The Glasgow band’s softly spoken guitarist Stevie Jackson summed up the 1996 album’s gently immersive appeal and Murdoch’s narrative brilliance, when he told the Pitchfork Classics documentary, “As usual Stuart’s miles ahead of all us. It’s about creating a sound and telling a story, and Sinister, that’s why it’s so successful and people love it. The song is king.” Self-confessed as “one of nature’s sidemen”, Jackson is a subtly illuminating presence throughout Sinister’s 10 songs. A guitarist since his early teens, who cut his teeth on pop classics by The Beatles, OMD, The Police and ABBA, his melodic hooks are the perfect foil for Murdoch’s ageless romanticism on an album Rolling Stone described as reaching “peaks of effortless pastoral grandeur”.

Not since The Smiths had a British band inspired such fervent devotional fandom, and those fans were further enraptured by the fact that Belle and Sebastian did it all their own way. A cerebral antidote to the bombast of Britpop, they refused to submit to the demands of the music industry. In fact, in 1996 they were nigh-on invisible.

When Belle and Sebastian signed to indie label Jeepster, it was on the condition that they wouldn’t be expected to release singles, promote their records or speak to the press. Live appearances were rare, too, the band playing eight shows in 1996 and 12 the following year. The buzz around Murdoch’s “band of misfits”, described by NME as “awkward, pretentious bastards”, grew by word of mouth, as they took on cult status with their fans, who the unimpressed music weekly dismissed as “a legion of bedroom saddo devotees”.

A sort of dark beauty

If You’re Feeling Sinister was released only five months after the band’s much-mythologised limited-edition debut Tigermilk. Having met bassist Stuart David on an unemployment scheme for musicians and recruited former Moondials guitarist Jackson, Murdoch completed the seven-strong line-up when he met singer and cellist Isobel Campbell at a party on New Year’s Day 1996. He had just written a short story about characters named Sebastian and Isabelle and it seemed like fate.

Emerging from years of inactivity, Murdoch conceived Sinister in six months, scribbling in exercise books while the band practised at Hyndland Parish Church, where the Christian songwriter was living. “I had so much stored up in me emotionally from the years and years of nothing,” he said.

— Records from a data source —
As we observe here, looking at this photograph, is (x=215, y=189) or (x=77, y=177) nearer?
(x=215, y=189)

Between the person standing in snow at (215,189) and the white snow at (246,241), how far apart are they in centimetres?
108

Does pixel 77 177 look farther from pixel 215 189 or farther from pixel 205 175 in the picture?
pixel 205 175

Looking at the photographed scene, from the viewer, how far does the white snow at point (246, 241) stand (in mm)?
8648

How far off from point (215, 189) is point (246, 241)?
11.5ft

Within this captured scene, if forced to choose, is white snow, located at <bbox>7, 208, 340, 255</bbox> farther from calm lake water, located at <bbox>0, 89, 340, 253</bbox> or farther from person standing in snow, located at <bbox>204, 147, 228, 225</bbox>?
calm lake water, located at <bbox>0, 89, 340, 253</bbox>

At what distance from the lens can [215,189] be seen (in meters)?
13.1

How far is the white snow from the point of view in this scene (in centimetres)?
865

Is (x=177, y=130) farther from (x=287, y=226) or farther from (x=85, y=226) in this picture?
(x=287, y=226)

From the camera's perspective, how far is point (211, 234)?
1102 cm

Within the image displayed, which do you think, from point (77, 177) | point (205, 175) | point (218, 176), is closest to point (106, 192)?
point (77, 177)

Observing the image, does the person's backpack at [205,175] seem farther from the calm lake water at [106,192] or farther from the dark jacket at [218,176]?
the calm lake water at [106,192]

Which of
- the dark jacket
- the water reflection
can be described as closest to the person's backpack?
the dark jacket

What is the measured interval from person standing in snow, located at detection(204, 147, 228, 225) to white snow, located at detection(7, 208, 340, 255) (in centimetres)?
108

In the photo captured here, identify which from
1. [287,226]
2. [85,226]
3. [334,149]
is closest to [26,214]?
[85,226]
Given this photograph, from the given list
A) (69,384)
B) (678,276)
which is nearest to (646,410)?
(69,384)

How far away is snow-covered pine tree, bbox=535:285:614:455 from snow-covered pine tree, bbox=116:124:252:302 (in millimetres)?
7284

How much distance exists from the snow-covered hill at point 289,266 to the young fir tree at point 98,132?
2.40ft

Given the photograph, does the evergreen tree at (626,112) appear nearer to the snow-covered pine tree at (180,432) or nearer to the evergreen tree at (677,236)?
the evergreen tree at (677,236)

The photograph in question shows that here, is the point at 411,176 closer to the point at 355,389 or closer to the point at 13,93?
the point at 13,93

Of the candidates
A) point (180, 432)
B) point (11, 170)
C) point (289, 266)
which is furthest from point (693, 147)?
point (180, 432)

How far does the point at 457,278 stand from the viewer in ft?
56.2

— JOB —
Write what comes next in the piece about Belle and Sebastian's album If You're Feeling Sinister, picking up after its last sentence. The records have no role here.

— EXERCISE RESPONSE —
The influences of Simon & Garfunkel, Scotland’s C86 scene, New York baroque pop band The Lefte Bank, The Smiths and Orange Juice are all over If You’re Feeling Sinister, Murdoch switching between piano and acoustic guitar while Jackson decorates the mix with his black humbucker-equipped Telecaster Custom. The album took five days to make at Glasgow’s CaVa Studios and three to mix. Engineer Tony Doogan described the unfussy recording as “a stroke of genius”, while for multi-instrumentalist Sarah Martin, Murdoch’s rich vein of form was “almost like Rubber Soul and Revolver… bang bang two albums, straight out.”

In a rare interview, Murdoch admitted “There’s nothing very sophisticated about our music, our songs are based on three chords, the classic ones.” Yet the intoxicating wonder of this absorbing album lies in his visionary ability to surround those delicate little compositions with sumptuous orchestral arrangements, never obscuring their inherent beauty.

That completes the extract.